Leestekst:

Rechtspraak
Feiten
Werknemer heeft in 2020 samen met twee anderen werkgeefster opgericht, een technologiebedrijf dat zich bezighoudt met locatieoplossingen voor mobiele apps. Het bedrijf heeft vestigingen in zowel Nederland als India. In Nederland wordt gewerkt vanuit een kantoor in [locatie], maar dat kantoor wordt eind 2023 opgeheven. Werknemer werkt dan als enige nog in Nederland en doet dit vanuit zijn woning, die ook dient als officieel vestigingsadres van werkgeefster.
Werknemer was aanvankelijk statutair bestuurder en aandeelhouder. Per 1 januari 2022 is hij bovendien in dienst getreden bij werkgeefster als CEO, met een brutomaandsalaris van € 3.500. Na overname van een meerderheidsbelang door een Frans bedrijf eind 2023 is de interne structuur aanzienlijk veranderd. De holding van werknemer wordt als formeel bestuurder aangehouden, maar werknemer voerde feitelijk geen bestuurstaken meer uit. Hij wordt vanaf dan aangestuurd door de nieuwe directie van de overnemende partij. In het kader van de overname hebben partijen afspraken gemaakt over een nieuwe beloningsstructuur: werknemer ontvangt een salaris van € 4.320,37 en factureert daarnaast een managementfee vanuit zijn holding. Ook betaalt werkgeefster de huur van zijn woning (€ 2.950 per maand), omdat het kantooradres is vervallen en zijn woning als vestigingslocatie fungeert. Vanaf het voorjaar van 2024 heeft werknemer zijn onvrede geuit over zijn rol binnen het bedrijf. Hij voelde zich buitenspel gezet en heeft onvoldoende waardering ervaren. In mei en juni 2024 voert hij gesprekken met de directie over mogelijke beëindiging van zijn dienstverband met wederzijds goedvinden, maar partijen bereiken geen overeenstemming. Op 5 september 2024 is de holding van werknemer ontslagen als statutair bestuurder. Op 12 december volgt een formele opzegging van een eventuele managementovereenkomst.

Fragmenten uit lijst:
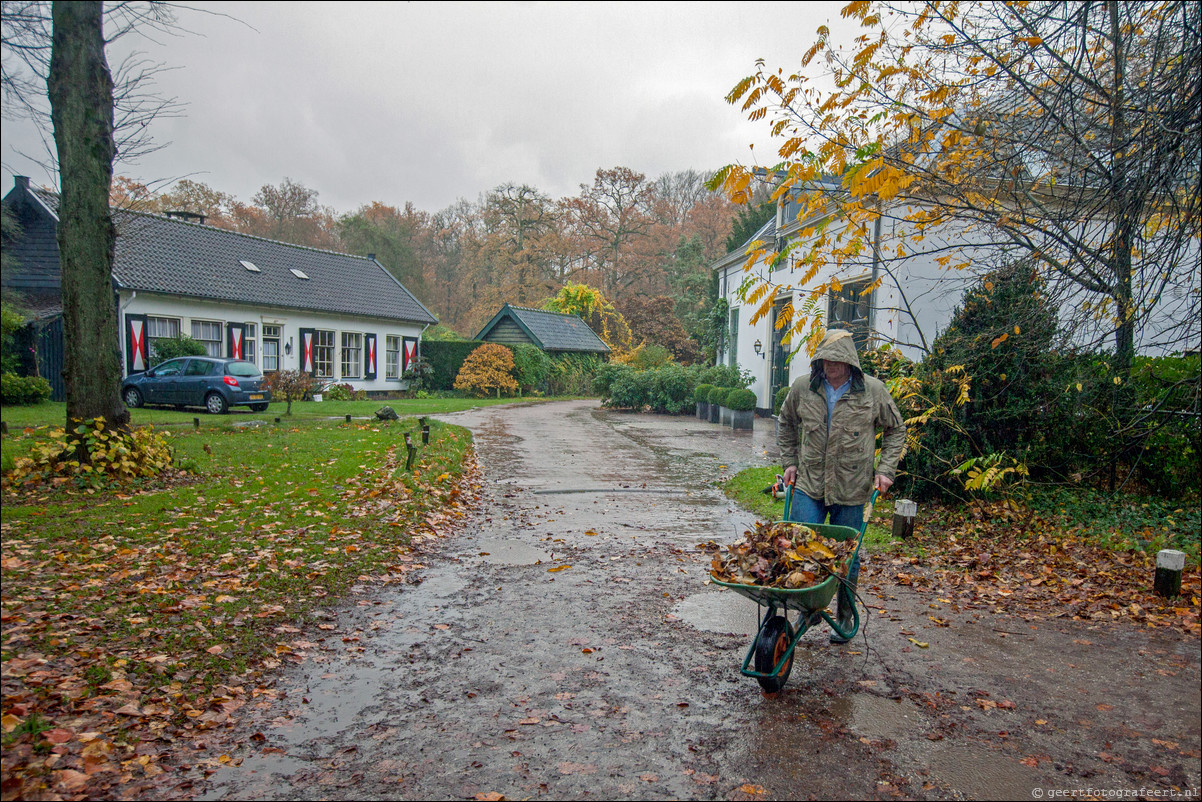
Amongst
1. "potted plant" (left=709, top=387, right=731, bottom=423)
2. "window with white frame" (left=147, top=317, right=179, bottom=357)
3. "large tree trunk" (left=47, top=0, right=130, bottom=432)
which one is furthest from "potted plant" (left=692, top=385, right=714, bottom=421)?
"window with white frame" (left=147, top=317, right=179, bottom=357)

De opdracht: Schrijf de tekst over het arbeidsgeschil verder, te beginnen na de laatste zin. De lijst heeft niets te maken met de tekst over het arbeidsgeschil.

Antwoord oefening:
Werkgeefster verzoekt om ontbinding van de arbeidsovereenkomst, primair omdat werknemer ernstig verwijtbaar zou hebben gehandeld door geld van de bedrijfsrekening weg te sluizen. Volgens werkgeefster zou hij in het geheim € 35.400 naar zijn eigen holding hebben overgemaakt. Werknemer voert daartegen verweer en stelt dat deze bedragen bedoeld zijn voor de huur van zijn woning, conform afspraak. Hij onderbouwt dat met berichten aan de accountant waarin de transacties zichtbaar zijn. Ook blijkt uit een verklaring van een medeoprichter dat de directie van werkgeefster op de hoogte was van deze afspraak.
Oordeel
De kantonrechter oordeelt dat er geen sprake is van diefstal of heimelijke handelingen. Ook het verwijt dat werknemer de banktoegang zou blokkeren, houdt geen stand.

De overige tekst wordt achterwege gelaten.